Fiat Panda 2028 : moins chère qu'une Dacia Sandero grâce à une base chinoise ?
fiat.co.uk
La quatrième génération de la Fiat Panda pourrait reprendre la plateforme de la Leapmotor T03 et arriver dès 2028 autour de 15 000 €, un tarif rare pour une citadine électrique en Europe.
La nouvelle Fiat Panda n’intéresse pas par nostalgie, mais parce qu’elle tente de résoudre le principal problème du marché européen : comment concevoir une voiture électrique bon marché sans donner l’impression d’un compromis sur roues. La quatrième génération de la Panda, parfois appelée Pandina, doit arriver en 2028, autour de 15 000 € avant aides, et devenir l’un des modèles les plus accessibles de Stellantis.
La voiture est développée en parallèle de la future Citroën 2CV, au sein de la famille E-Car. Les deux projets misent sur la simplicité, le minimalisme et un design rétro. Le style est signé François Leboine chez Fiat, déjà passé par la Renault 5 et la Grande Panda. La nouvelle Panda ne devrait donc pas ressembler à un modèle d’entrée de gamme sans caractère : s’inspirer du modèle original de 1980 répond autant à l’émotion qu’à un impératif de coûts — des formes simples coûtent moins cher à produire et se reconnaissent plus facilement.
Le principal arbitrage reste technique. Une option consiste à utiliser la base de la Leapmotor T03, ce qui est cohérent avec la participation de 21 % de Stellantis dans le constructeur chinois. Cela permettrait de faire baisser le prix, mais fermerait de fait la porte à une version essence. L’autre option est la plateforme STLA City de la Fiat 500, compatible avec plusieurs types de motorisations. Un moteur thermique, un hybride, voire une version à prolongateur d’autonomie pourraient alors coexister avec la version électrique.

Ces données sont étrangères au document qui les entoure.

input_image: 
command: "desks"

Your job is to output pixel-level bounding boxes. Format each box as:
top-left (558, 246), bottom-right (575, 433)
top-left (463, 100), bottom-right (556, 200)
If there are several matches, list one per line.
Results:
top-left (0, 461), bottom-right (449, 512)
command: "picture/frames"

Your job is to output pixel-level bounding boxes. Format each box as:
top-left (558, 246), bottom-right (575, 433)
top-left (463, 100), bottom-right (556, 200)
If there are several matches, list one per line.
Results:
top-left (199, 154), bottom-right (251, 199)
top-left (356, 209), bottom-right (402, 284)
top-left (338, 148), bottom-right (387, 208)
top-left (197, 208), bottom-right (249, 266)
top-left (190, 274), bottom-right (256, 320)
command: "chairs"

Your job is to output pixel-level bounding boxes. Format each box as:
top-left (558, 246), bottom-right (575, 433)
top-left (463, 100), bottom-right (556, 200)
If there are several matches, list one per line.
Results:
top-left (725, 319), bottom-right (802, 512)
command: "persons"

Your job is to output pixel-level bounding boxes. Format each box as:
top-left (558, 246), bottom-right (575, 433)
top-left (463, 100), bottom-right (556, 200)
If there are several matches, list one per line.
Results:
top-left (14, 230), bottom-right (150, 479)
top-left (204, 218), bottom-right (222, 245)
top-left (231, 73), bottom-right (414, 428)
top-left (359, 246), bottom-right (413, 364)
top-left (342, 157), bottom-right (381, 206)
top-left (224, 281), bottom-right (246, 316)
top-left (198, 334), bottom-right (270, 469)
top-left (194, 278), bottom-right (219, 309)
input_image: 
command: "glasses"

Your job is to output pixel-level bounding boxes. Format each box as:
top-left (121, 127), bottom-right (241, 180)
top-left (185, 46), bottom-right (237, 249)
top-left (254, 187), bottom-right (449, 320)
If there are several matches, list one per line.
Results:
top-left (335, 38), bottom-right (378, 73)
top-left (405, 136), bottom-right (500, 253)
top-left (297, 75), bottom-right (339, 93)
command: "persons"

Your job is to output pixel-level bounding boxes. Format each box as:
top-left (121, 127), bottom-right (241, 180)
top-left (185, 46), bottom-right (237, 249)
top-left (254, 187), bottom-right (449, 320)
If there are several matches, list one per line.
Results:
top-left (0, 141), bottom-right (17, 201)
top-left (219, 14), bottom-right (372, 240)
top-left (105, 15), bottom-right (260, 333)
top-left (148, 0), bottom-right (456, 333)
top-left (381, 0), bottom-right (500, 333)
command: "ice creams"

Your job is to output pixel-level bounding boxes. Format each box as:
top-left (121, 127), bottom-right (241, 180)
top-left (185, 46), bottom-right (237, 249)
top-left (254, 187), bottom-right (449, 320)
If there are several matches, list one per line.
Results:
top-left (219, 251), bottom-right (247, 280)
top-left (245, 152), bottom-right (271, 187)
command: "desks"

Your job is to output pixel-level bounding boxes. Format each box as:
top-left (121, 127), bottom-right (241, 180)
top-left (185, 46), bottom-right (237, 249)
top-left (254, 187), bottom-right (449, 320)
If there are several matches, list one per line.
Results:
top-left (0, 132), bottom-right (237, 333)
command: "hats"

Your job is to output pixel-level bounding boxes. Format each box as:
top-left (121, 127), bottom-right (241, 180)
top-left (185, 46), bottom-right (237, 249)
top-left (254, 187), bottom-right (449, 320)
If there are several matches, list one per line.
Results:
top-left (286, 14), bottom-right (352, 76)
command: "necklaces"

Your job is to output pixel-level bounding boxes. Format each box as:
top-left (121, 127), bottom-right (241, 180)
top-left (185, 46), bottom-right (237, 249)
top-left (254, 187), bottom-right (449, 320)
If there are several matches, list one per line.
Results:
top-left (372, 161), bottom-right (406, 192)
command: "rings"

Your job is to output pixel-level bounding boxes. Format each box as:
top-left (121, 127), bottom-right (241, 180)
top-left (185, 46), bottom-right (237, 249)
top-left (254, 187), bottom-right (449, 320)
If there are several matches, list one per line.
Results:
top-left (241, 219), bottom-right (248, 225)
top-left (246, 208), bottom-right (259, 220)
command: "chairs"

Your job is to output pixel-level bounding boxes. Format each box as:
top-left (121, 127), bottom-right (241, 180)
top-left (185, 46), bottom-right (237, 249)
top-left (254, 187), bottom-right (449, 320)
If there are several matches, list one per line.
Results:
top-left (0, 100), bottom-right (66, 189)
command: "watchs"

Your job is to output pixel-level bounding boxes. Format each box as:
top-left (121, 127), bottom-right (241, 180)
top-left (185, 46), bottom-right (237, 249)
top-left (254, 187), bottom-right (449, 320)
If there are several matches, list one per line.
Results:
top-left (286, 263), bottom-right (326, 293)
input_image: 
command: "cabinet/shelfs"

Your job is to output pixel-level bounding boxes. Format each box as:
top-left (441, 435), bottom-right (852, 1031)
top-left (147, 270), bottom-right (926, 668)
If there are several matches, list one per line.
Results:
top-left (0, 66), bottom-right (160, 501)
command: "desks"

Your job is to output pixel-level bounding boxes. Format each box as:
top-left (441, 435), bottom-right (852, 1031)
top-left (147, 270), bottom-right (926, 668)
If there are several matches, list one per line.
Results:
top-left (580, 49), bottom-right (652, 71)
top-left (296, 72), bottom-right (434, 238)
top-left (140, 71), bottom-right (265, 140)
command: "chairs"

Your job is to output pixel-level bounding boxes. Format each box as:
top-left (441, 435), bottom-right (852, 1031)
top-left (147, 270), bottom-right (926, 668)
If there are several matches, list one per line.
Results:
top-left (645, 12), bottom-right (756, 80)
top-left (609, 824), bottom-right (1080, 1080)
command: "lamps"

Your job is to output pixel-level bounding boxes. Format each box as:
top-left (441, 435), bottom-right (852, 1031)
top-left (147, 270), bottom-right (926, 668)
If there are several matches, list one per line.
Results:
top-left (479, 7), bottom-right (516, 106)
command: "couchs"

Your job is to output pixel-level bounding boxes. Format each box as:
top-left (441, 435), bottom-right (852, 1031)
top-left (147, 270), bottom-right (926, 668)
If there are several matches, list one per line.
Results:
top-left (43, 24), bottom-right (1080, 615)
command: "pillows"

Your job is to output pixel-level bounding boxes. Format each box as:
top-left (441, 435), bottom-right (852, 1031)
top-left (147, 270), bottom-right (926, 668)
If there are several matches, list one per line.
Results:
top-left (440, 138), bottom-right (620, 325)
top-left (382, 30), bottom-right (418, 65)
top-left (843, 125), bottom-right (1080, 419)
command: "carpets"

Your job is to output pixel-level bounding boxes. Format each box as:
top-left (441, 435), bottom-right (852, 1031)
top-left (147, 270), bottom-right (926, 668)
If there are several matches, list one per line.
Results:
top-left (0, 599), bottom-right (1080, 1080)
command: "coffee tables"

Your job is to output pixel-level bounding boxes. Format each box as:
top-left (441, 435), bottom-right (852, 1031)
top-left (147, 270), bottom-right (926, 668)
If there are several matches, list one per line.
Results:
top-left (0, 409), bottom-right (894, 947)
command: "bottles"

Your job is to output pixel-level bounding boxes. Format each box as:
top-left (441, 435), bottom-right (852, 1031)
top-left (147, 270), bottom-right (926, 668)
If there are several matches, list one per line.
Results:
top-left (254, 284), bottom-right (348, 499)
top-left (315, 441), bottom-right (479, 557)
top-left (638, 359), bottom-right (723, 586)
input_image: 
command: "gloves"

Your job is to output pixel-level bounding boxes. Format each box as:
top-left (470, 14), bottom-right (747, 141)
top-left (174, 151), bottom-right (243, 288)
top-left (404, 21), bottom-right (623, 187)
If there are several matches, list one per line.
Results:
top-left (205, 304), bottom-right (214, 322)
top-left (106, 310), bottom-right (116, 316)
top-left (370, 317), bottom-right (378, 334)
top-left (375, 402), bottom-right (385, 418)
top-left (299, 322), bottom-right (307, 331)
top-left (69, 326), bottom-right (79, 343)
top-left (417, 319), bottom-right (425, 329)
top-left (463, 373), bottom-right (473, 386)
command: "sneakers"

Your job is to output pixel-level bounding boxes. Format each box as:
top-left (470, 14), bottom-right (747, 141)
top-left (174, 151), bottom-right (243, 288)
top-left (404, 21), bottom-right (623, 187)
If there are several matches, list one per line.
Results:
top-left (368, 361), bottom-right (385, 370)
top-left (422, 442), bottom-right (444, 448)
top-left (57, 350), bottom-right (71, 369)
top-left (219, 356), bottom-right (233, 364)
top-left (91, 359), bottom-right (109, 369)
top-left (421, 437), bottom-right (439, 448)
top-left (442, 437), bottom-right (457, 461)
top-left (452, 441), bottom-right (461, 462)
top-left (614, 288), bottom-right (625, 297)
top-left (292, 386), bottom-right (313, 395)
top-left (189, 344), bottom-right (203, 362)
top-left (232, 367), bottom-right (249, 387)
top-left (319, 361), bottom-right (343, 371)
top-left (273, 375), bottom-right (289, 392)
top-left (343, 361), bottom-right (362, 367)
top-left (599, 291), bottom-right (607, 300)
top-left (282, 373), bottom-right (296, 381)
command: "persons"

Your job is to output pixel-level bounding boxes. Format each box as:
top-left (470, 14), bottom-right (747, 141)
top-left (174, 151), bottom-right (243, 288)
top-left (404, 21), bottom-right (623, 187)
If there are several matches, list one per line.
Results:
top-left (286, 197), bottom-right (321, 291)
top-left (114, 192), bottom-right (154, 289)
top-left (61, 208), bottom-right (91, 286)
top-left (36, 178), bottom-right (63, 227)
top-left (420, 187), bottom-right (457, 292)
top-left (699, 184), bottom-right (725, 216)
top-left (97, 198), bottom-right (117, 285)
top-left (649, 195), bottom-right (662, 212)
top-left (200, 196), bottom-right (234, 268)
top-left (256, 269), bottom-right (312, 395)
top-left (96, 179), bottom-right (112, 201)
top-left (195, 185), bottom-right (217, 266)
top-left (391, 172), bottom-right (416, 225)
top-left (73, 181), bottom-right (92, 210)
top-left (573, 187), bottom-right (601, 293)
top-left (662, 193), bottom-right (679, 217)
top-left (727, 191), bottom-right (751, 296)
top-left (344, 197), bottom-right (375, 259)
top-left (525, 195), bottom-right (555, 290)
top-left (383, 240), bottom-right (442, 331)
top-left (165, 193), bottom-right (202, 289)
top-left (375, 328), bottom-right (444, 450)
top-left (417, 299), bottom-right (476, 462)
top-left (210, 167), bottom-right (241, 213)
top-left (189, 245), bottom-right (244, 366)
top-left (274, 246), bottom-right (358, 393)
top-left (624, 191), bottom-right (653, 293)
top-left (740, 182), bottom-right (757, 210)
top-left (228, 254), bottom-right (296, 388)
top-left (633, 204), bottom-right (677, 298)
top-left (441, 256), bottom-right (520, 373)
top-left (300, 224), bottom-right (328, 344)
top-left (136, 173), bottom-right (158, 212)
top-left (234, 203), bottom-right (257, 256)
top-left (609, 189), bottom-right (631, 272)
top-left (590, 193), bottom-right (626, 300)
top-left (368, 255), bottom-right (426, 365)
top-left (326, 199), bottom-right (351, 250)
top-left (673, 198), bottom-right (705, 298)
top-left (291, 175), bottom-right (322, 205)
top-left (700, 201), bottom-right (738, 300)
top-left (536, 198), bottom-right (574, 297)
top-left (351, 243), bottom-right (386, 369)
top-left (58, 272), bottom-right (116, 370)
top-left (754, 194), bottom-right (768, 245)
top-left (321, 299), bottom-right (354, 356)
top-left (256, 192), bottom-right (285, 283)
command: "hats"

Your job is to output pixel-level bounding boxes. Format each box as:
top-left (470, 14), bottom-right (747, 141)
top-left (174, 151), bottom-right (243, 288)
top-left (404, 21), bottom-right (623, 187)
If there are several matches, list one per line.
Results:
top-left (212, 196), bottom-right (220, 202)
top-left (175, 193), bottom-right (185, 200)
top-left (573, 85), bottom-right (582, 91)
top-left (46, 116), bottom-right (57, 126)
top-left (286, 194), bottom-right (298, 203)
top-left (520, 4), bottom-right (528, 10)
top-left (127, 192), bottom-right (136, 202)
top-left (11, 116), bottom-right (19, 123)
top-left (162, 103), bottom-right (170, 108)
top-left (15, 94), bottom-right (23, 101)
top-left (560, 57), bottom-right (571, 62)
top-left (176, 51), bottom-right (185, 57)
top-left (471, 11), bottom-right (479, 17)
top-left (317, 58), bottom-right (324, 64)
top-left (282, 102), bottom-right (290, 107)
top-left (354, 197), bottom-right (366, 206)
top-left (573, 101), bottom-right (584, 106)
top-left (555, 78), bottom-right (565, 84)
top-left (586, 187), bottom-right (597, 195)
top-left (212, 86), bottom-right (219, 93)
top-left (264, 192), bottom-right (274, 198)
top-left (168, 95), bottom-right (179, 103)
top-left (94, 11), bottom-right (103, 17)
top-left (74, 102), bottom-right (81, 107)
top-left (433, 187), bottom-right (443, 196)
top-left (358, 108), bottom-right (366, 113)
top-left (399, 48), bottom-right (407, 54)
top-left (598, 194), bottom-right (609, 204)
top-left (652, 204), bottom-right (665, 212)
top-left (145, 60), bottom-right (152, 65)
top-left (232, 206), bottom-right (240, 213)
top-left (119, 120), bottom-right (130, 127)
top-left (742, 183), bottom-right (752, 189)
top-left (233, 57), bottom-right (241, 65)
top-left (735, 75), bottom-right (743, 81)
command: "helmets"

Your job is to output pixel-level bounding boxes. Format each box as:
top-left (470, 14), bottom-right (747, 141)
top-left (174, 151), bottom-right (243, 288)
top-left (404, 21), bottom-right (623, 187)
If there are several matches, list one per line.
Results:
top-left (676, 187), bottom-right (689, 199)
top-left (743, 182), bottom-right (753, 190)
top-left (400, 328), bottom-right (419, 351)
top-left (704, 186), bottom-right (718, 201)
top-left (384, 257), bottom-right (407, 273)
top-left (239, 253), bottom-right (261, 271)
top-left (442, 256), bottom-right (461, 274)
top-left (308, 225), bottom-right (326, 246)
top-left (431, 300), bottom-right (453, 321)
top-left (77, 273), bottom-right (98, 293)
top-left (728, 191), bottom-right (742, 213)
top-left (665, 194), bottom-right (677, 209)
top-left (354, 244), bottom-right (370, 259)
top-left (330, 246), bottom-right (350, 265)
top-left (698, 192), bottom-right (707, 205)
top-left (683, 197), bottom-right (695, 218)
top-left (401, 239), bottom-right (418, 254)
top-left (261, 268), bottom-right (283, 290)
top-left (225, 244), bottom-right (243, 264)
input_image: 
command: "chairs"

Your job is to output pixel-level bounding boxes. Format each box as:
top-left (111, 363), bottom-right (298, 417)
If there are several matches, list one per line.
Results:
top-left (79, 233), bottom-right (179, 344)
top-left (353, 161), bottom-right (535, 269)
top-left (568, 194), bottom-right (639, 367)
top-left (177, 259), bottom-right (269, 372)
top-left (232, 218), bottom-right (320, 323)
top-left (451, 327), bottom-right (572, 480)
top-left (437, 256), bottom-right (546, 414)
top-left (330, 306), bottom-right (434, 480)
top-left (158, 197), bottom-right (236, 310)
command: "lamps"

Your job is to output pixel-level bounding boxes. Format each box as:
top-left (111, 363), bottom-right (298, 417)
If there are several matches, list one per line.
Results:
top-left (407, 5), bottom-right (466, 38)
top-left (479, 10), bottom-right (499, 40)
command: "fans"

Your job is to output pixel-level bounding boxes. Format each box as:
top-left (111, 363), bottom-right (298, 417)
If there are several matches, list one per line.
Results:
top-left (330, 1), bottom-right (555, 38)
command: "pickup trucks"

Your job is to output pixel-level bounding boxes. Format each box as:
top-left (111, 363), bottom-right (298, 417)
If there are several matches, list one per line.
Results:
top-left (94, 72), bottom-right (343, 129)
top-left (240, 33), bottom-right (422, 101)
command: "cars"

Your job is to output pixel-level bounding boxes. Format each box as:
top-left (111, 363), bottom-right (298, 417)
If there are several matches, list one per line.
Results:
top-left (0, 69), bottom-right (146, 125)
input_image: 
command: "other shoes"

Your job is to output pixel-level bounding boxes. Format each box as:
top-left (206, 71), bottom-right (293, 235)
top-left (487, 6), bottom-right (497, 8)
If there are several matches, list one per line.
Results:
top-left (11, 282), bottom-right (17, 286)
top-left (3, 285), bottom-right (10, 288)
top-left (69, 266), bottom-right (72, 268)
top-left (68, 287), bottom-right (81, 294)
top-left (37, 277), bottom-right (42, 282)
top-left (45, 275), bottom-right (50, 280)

Chez Fiat, on admet déjà prudemment qu’une seule version électrique pourrait ne pas suffire. Le patron de la marque, Olivier François, estime qu’un modèle 100 % électrique pourrait convenir à la France, mais que la question est plus complexe pour l’Italie. Le responsable Europe de Fiat, Gaetano Thorel, pointe directement un usage type : la voiture doit être assez petite pour la ville, mais capable d’emmener une famille de Milan à Naples. Pour ce genre d’acheteur, l’électrique pur n’est pas toujours la meilleure réponse.
Pour la Russie, la nouvelle Panda a peu de chances de devenir un modèle de masse, même en cas d’importation parallèle : une fois le transport, la taxe de recyclage et la marge ajoutés, l’intérêt tarifaire d’une petite électrique européenne s’évapore vite. L’idée elle-même reste néanmoins importante. Alors que BYD, Leapmotor, Dacia et Citroën font pression sur le segment low-cost, Fiat tente de redonner de la valeur à la voiture simple — sans électronique superflue, sans poids inutile et sans imitation premium.
La Panda ne gagnera ni par la puissance ni par un écran. Sa chance est de redevenir une voiture où la simplicité ne traduit pas la pauvreté, mais le bon sens.